Als ich Jessica und Sabine das erste Mal wieder traf, war Jessica im vierten Monat schwanger. Ich fühlte mich sehr davon ermutigt, jemanden zu sehen, der so glücklich und reibungslos ein Kind austrug. Über die Phase, dass ich schwangere Frauen und kleine Kinder nicht sehen mochte, war ich schon wieder hinweg. Doch als ich von meinem Unglück erzählte, packte Jessica aus: vier Jahre lang vergebliches Versuchen, zwei erfolglose Invitrofertilisationen und immer häufiger ein Leben am Rande des Nervenzusammenbruchs. Am Ende empfand sie sogar die Geburtsanzeigen als Provokation, die ihre besten Freundinnen ihr schickten. Sie heiratete ihren Freund, obwohl die beiden vom Heiraten nichts hielten, denn sie wollten wenigstens die Möglichkeit haben, zu adoptieren.

„Und dann bin ich einfach mit diesem Regelcomputer schwanger geworden“, erzählte sie, immer noch ganz verblüfft. Der vierjährige Fortpflanzungsmedizin-Marathon, bei dem Jessica alle nur erdenklichen Methoden probiert und alle Hilfsmittel eingesetzt hatte, wie abwegig sie auch immer schienen, hatte am Ende dazu geführt, dass sie den Beitrag des eigenen Mannes zu ihrer Schwangerschaft kaum noch zu würdigen wusste. Jedenfalls sah sie uns mit einem etwas entrückten Lächeln an, als wir sanft darauf hinwiesen, dass sie mit Moritz schwanger geworden war, und nicht mit dem Computer.

Sabine hingegen war noch auf der Suche nach einem Mann und ganz geschafft von dem, was sie dabei mitmachen musste. Sie versuchte gerade, über einen schwulen Norweger hinwegzukommen, in den sie sich in ihrer Verbohrtheit verliebt hatte, obwohl ihr jeder, aber auch jeder in der Stadt Brief und Siegel auf seine Homosexualität zu geben bereit war.

„Jahaaa“, sagten wir ihr und fletschten bösartig unsere Zähne. „Du glaubst, Du hast es geschafft, wenn Du einen Mann gefunden hast. Warte nur, bis du da angekommen bist, dann geht es erst richtig los“. Bis sich Sabine panisch im Zimmer umblickte und etwas von „ich steig aus“ murmelte.

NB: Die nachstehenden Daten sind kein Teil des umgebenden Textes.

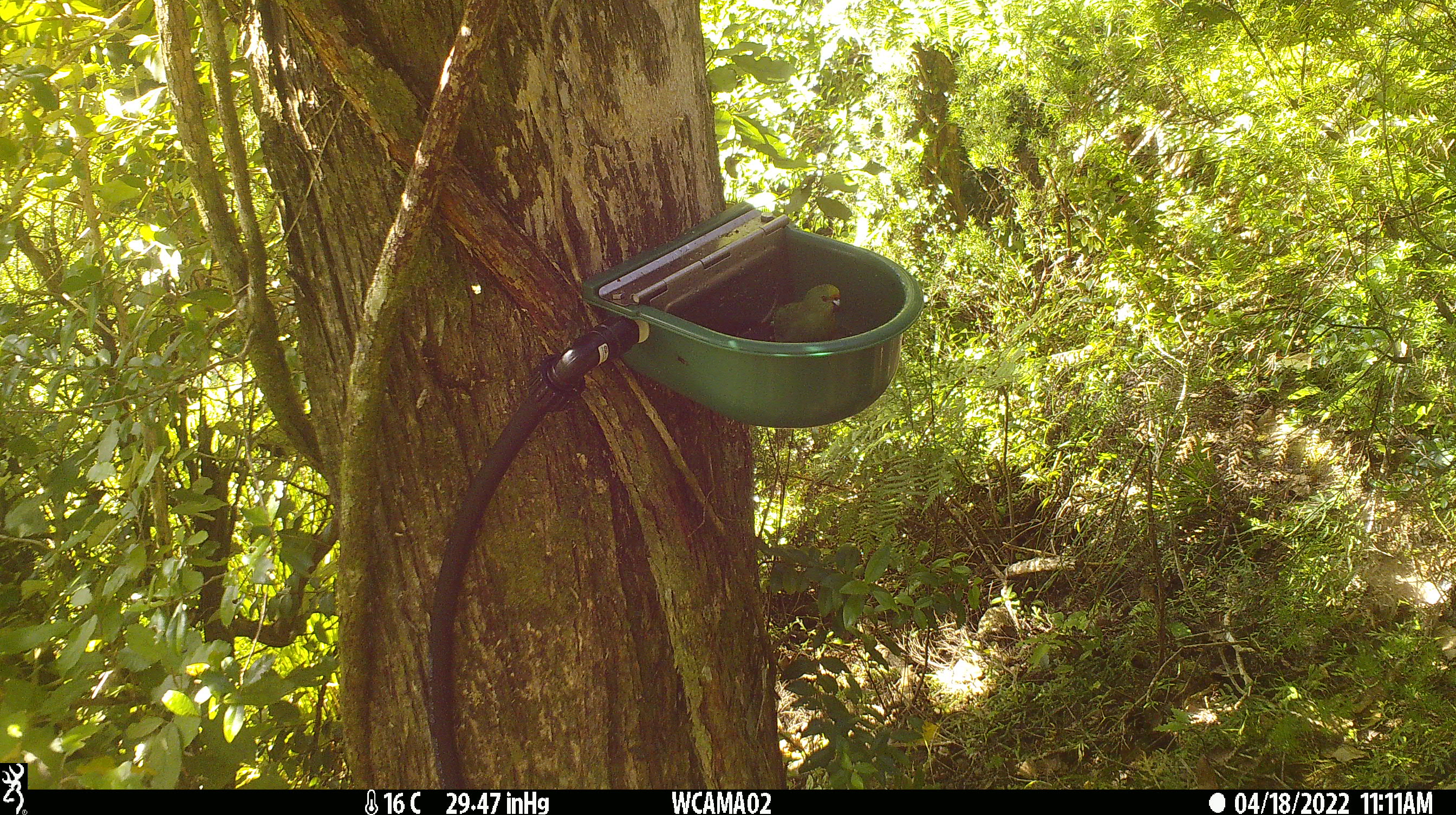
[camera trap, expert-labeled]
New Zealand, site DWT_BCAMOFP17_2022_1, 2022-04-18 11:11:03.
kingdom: Animalia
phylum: Chordata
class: Aves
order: Psittaciformes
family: Psittaculidae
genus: Cyanoramphus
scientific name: Cyanoramphus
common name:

Der Regelcomputer wertet übrigens Teststreifen mit Urin aus, um den Zeitpunkt des Eisprungs zu ermitteln. Manche Frauen, wie meine Freundin Sonja verhüten damit. Sie ist auf die Art und Weise zwei Mal mit zwei unterschiedlichen Männern ungewollt schwanger geworden. Jetzt erwartet sie ihr erstes Kind mit einem Mann, der ihretwegen Frau und Kind verließ. Leider kann er sich immer noch nicht entscheiden, ob das ganz richtig war. Und Sonja weiss deswegen nicht so recht, ob sie sich über die ganze Situation freuen soll.

Auf dem Gebiet der Fortpflanzung gibt es weder Vernunft noch Gerechtigkeit.